Font Size: a A A

The Systematic Review Of The Key Hole And The Puncture Drainage In The Management Of Hypertensive Intracerebral Hemorrage

Posted on:2012-10-16Degree:MasterType:Thesis
Country:ChinaCandidate:Q X LiuFull Text:PDF
GTID:2154330332996445Subject:Neurosurgery
Abstract/Summary:PDF Full Text Request
Objective: TO compare of the key hole and the puncture drainage treatment effects and long-term recovery in the treatment of hypertensive intracerebral hemorrhage, to provide treatment strategy for neurosurgery the choice of methods of hypertensive cerebral hemorrhage.Method: Following the principle of evidence-based medicine and the strategy of Cochrane system evaluation,takeing the computer retrieval method and manual retrieval method to search MEDLINE, EMBASE, The Cochrane Library, CNKI from Jan 1996 to Dec.2010. Collecting the retrospective etiology analysis researches related to key hole and puncture drainage in the management of hypertensive intracerebral hemorrage.The quality of included trials was evaluated by two estimators. And meta-analysis was conducted on homogeneous studies.Results: 1) Time of follow-up ending in two surgical mortality OR (95% CI) 0.80 (0.66,0.97), the difference was statistically significant (P <0.05). 2) Basal ganglia intracerebral hemorrhage, two kinds of treatment mortality OR (95% CI) 0.33 (0.19,0.56), the difference was statistically significant (P <0.05).3) Ultra-early (<7 h) two kinds of treatment of hypertensive cerebral hemorrhage mortality OR (95% CI) 0.57 (0.26,1.24), the difference was not statistically significant (P> 0.05). 4)The effects of preoprative GSC in surgery, OR = 0.35, 95% CI (0.16 0.77), P < 0.05 the difference was statistically significant. When patients preoperative GCS < 8, OR= 0.29, 95% CI (0.91), 0.09, The difference was statistically significant (P < 0.05). When 12≥GCS≥8, OR= 0.39, 95% CI (0.12,1.25), The difference was not statistically significant (P > 0.05).
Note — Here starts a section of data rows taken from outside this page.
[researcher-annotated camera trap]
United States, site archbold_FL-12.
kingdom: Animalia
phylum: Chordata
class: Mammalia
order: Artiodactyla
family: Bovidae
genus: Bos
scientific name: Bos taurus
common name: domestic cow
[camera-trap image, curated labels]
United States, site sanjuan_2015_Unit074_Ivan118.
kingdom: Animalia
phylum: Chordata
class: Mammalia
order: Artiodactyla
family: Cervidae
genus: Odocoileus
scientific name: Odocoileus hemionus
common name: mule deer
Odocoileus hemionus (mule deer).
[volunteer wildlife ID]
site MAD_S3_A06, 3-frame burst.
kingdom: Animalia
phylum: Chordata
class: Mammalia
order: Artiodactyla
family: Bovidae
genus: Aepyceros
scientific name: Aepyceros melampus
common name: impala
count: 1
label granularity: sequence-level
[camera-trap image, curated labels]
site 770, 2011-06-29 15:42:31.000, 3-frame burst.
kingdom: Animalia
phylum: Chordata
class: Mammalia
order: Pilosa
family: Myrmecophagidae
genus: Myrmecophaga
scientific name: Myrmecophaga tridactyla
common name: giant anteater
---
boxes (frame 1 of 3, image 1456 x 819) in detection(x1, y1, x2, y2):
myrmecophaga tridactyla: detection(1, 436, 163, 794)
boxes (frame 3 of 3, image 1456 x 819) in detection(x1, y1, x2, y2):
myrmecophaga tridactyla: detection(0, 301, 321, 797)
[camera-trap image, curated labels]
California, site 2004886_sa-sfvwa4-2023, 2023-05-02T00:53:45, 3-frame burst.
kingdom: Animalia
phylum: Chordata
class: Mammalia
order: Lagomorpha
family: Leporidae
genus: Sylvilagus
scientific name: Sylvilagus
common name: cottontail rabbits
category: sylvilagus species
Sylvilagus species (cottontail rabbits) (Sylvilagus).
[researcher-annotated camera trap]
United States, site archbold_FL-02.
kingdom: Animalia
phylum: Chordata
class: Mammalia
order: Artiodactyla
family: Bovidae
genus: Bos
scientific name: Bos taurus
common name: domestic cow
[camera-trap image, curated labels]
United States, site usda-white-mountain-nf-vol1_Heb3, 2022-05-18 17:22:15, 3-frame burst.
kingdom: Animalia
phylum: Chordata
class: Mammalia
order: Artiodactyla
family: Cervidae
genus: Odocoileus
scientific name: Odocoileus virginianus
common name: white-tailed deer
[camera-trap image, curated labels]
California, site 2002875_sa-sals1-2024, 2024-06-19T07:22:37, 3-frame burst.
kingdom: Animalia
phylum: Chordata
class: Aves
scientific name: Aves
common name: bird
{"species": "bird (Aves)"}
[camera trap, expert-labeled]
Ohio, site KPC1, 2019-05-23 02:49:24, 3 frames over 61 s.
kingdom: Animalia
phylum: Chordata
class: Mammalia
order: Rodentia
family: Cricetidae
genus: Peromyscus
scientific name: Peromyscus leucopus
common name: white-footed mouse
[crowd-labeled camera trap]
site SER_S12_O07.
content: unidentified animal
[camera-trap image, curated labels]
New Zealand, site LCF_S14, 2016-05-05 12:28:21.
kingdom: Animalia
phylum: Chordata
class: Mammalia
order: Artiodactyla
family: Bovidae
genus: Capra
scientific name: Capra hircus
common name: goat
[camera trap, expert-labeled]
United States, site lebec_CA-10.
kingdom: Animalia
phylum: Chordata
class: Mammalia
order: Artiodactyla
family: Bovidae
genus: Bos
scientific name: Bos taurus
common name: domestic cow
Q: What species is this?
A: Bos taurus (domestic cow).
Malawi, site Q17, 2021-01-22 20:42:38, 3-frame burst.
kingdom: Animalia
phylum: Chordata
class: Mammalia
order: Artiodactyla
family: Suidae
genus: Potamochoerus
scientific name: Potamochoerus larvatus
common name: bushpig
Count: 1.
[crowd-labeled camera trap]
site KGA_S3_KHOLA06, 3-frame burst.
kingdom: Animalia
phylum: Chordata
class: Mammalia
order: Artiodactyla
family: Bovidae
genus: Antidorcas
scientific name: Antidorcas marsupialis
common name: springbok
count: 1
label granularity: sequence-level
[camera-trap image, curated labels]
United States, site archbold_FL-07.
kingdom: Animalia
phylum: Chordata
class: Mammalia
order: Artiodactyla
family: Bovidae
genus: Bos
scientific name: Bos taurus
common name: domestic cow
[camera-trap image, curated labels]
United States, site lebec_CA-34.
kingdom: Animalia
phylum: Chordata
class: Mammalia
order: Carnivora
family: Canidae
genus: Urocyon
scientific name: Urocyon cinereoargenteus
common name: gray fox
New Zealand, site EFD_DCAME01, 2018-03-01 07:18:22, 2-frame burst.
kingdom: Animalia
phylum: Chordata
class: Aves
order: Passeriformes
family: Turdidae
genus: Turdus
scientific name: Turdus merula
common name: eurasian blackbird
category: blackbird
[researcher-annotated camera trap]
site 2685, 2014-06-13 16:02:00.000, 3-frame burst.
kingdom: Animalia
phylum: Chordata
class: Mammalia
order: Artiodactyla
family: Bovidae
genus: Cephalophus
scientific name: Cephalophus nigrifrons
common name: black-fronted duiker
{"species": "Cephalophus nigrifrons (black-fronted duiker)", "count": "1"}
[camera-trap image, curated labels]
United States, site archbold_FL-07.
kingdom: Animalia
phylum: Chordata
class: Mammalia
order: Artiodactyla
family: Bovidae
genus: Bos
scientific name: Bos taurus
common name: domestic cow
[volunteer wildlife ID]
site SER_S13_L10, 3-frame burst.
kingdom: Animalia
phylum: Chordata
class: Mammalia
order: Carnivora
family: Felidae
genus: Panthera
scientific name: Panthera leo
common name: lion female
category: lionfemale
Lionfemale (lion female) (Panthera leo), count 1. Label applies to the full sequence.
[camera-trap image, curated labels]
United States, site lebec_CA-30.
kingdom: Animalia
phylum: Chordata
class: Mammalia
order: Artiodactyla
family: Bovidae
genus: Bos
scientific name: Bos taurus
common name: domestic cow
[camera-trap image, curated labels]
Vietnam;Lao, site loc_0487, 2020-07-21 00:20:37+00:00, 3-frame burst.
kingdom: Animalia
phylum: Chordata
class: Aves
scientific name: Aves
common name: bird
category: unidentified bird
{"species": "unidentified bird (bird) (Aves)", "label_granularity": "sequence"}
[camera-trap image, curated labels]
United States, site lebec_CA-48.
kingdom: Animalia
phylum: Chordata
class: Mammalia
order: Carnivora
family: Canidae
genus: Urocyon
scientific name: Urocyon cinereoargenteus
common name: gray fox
When GCS > 12, OR = 0.57, 95% CI (0.05, 5.23), The difference was statistically significant (P > 0.05).Conclusion:1 Survival rate for patients with hypertensive cerebral hemorrhage, the key hole survival rate higher than the puncture drainage.2 The basal ganglia hemorrhage, the key hole survival rate higher than the puncture drainage.3 Ultra-early surgery of hypertensive cerebral hemorrhage treated the same as the mortality rate after two surgical.4 Preoperative GCS of the parameters, two kinds of treatment effect differences, the differences mainly in the GCS <8 of the patients.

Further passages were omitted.